Trump Infrastructure Plan exposes tax equity to project underperformance
Because tax equity, in all likelihood, would not be eligible to receive a tax credit larger than its investment, cash and (tax-shielding) project losses would be the only two remaining potential sources of return. However, project losses are likely to be either insignificant or nonexistent; infrastructure assets are generally not eligible for very accelerated depreciation. Tax equity would then have to receive significant amounts of cash to earn its target return, but this exposes tax equity to project underperformance.
Exposure to project underperformance, however, is an uncomfortable position for tax equity. While tax credits and project losses from depreciation are highly predictable, cash flows are less so. In fact, governments usually seek private equity investors precisely because of the inherent riskiness in certain infrastructure-related cash flows. In terms of risk profile, tax equity can be thought of as equity with debt-like characteristics; it might find this enhanced exposure to risk to be undesirable in and of itself or it might want to be compensated for it.

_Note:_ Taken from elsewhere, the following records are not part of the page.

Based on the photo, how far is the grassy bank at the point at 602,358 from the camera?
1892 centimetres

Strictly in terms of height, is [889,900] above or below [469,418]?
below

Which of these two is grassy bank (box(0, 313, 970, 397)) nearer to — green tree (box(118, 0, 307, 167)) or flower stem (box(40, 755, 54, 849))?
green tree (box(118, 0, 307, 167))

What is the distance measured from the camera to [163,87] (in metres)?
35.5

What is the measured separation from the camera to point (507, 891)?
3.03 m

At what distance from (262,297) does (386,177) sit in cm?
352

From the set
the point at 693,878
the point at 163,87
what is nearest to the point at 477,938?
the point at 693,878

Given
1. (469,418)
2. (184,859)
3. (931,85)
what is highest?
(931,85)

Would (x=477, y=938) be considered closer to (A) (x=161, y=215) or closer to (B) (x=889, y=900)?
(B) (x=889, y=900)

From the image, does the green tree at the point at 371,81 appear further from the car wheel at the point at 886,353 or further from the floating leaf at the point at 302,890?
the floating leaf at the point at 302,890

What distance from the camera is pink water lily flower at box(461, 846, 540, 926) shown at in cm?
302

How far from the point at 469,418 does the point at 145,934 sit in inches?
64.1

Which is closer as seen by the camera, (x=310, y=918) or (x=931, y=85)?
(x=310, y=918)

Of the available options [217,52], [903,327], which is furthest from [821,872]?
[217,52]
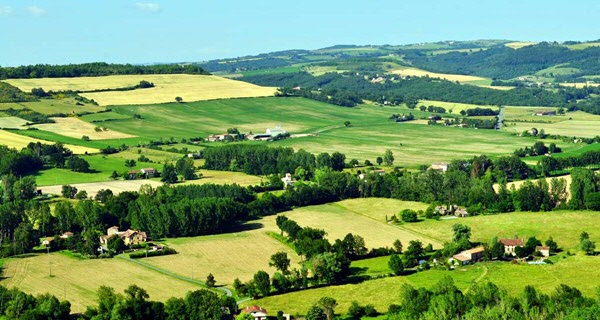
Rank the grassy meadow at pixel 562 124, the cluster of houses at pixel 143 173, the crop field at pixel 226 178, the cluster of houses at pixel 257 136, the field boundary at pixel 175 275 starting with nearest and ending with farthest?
the field boundary at pixel 175 275, the crop field at pixel 226 178, the cluster of houses at pixel 143 173, the cluster of houses at pixel 257 136, the grassy meadow at pixel 562 124

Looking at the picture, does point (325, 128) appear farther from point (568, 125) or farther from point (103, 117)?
point (568, 125)

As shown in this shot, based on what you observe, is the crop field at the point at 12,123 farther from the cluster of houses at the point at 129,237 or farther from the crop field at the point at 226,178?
the cluster of houses at the point at 129,237

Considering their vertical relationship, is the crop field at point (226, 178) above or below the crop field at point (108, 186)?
below

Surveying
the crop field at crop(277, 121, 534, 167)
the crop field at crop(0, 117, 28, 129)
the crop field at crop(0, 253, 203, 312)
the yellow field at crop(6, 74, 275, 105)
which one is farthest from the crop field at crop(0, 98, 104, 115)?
the crop field at crop(0, 253, 203, 312)

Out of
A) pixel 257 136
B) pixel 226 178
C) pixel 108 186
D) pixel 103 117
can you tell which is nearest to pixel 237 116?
pixel 257 136

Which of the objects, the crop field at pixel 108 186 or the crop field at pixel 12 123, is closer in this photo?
the crop field at pixel 108 186

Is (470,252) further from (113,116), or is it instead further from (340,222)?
(113,116)

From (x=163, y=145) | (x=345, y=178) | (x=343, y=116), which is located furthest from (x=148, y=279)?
(x=343, y=116)

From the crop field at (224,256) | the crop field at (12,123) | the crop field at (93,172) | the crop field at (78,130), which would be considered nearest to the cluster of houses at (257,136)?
the crop field at (78,130)
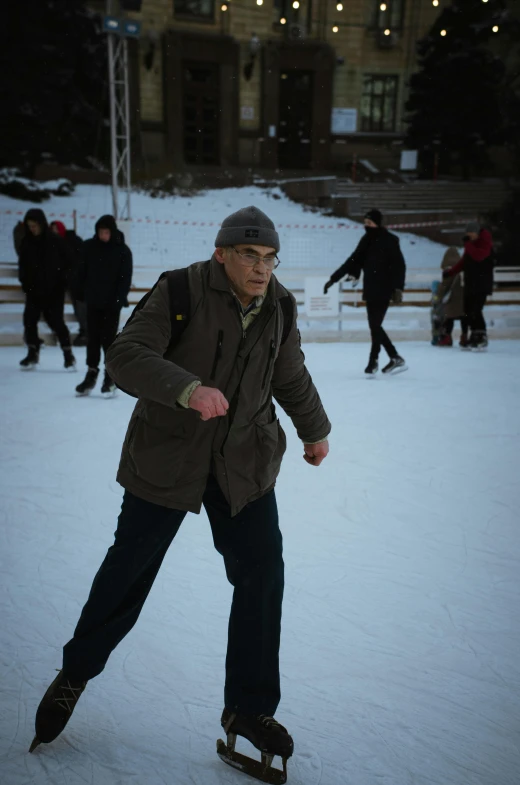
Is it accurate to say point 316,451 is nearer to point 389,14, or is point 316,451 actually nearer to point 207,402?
point 207,402

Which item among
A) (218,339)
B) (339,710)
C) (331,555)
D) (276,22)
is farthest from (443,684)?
(276,22)

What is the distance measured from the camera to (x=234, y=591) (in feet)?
6.79

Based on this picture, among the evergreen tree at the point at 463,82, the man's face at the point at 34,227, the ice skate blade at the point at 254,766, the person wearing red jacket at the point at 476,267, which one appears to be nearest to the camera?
the ice skate blade at the point at 254,766

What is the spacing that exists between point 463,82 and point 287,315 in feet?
71.8

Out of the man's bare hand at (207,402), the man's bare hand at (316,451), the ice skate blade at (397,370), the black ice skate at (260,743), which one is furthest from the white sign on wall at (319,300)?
the man's bare hand at (207,402)

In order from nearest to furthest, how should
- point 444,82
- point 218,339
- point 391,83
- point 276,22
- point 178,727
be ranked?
A: point 218,339, point 178,727, point 444,82, point 276,22, point 391,83

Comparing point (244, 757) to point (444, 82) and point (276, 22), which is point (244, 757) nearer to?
point (444, 82)

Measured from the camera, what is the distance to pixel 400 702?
2469mm

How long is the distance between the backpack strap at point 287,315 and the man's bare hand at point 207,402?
470 millimetres

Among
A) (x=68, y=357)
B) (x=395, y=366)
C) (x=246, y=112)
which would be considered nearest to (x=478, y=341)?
(x=395, y=366)

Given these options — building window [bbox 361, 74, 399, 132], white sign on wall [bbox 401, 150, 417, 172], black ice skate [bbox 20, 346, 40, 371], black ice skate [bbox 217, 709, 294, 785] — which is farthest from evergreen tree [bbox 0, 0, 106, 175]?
black ice skate [bbox 217, 709, 294, 785]

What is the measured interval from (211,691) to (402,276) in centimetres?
586

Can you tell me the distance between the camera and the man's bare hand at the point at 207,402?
1.74 m

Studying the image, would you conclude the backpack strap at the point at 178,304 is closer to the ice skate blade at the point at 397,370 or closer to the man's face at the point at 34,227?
the man's face at the point at 34,227
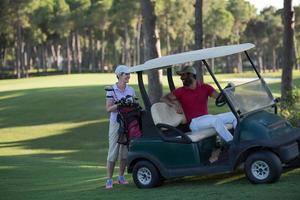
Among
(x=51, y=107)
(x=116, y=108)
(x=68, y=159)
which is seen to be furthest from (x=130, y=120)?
(x=51, y=107)

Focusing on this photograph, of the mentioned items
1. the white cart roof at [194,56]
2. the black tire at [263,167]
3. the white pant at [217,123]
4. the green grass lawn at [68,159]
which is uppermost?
the white cart roof at [194,56]

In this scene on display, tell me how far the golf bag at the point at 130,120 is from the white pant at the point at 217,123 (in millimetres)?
754

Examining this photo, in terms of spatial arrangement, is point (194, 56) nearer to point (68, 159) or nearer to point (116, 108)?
point (116, 108)

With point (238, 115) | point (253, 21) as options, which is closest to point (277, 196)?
point (238, 115)

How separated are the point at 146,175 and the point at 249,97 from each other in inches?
70.0

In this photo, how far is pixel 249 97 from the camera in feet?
26.9

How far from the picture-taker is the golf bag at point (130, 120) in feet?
27.8

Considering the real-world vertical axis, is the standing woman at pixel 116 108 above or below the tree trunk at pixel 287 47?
below

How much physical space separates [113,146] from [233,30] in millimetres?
79770

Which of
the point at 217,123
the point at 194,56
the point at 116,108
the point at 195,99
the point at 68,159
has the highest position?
the point at 194,56

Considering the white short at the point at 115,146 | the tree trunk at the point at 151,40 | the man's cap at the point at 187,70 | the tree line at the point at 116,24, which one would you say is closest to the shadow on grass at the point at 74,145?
the tree trunk at the point at 151,40

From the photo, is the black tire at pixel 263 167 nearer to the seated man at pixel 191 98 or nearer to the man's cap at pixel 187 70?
the seated man at pixel 191 98

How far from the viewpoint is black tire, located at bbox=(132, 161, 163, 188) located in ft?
27.3

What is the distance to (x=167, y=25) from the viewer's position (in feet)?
255
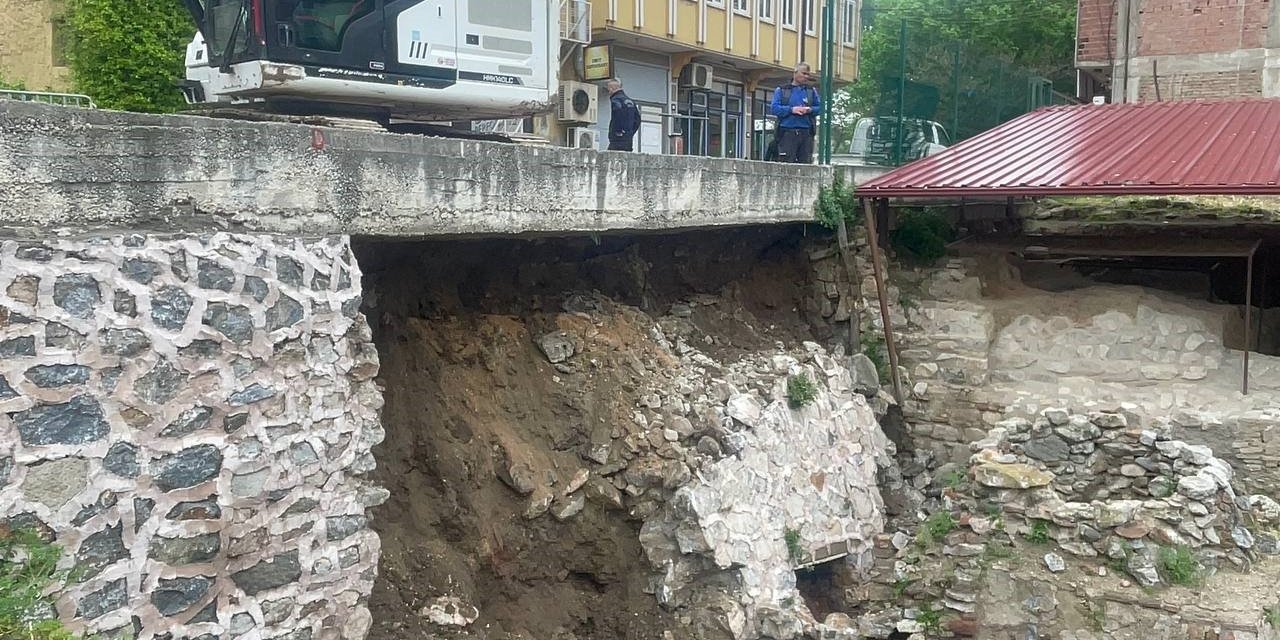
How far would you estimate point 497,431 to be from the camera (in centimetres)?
645

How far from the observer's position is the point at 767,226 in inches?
382

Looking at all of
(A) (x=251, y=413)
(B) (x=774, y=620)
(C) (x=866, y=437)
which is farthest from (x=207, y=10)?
(C) (x=866, y=437)

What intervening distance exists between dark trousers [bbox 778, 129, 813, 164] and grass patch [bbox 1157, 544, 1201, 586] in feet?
17.9

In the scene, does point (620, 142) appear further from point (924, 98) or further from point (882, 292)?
point (924, 98)

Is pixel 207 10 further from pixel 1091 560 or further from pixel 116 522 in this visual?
pixel 1091 560

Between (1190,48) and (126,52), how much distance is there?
1457 cm

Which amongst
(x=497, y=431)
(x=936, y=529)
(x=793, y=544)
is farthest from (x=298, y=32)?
(x=936, y=529)

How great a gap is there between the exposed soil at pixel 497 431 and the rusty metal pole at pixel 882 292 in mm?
2733

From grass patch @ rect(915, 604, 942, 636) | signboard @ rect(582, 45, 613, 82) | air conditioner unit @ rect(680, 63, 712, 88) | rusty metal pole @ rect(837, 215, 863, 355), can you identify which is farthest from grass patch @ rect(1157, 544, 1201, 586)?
air conditioner unit @ rect(680, 63, 712, 88)

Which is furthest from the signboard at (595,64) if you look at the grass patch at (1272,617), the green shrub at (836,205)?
the grass patch at (1272,617)

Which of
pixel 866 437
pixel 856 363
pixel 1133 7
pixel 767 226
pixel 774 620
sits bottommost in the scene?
pixel 774 620

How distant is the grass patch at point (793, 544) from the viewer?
728 centimetres

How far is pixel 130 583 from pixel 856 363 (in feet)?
23.3

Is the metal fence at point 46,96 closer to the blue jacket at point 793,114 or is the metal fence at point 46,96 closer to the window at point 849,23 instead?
the blue jacket at point 793,114
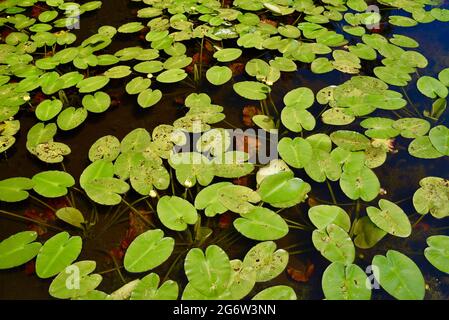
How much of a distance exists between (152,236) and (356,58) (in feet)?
6.45

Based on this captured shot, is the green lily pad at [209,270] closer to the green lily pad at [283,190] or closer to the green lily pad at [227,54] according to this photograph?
the green lily pad at [283,190]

Threat of tax credit recapture due to foreclosure by debt might dissuade tax equity investors
Another reason tax equity might be uncomfortable investing under the Trump Plan is due to the presence of significant project-level debt. Tax equity investors tend to be wary of project-level debt because project underperformance could lead to debt foreclosing on equity, which would trigger a recapture of the tax credit (at least under current rules). This would be catastrophic for tax equity’s returns.
In our experience, with respect to project debt, tax equity investors either (1) refuse to allow it in the first place, (2) demand an additional risk premium, or (3) require debt to agree not to foreclose during the recapture period. In the case of the Trump Plan, the amount of debt at the project level is so significant that we see the threat of foreclosure/recapture as the single biggest impediment to securing tax equity investment.
One potential solution is back-levered debt. Sponsor equity or even the public partner could issue debt themselves or through another entity senior to the project company, which would then make an equity investment in the project’s SPV. This would eliminate foreclosure/recapture risk; however, it’s unclear whether debt would agree to this or whether the potential risk premium charged by debt would be agreeable to equity.
A modified Trump Infrastructure Plan
While the Trump Plan does provide a robust incentive for private investment in P3s, we’ve identified a number of challenges it would face. These include, but are not limited to, low tax appetite among infrastructure investors, constrained availability of tax equity, incentivizing of all-equity financing, and the allocation of increased performance risk to tax equity.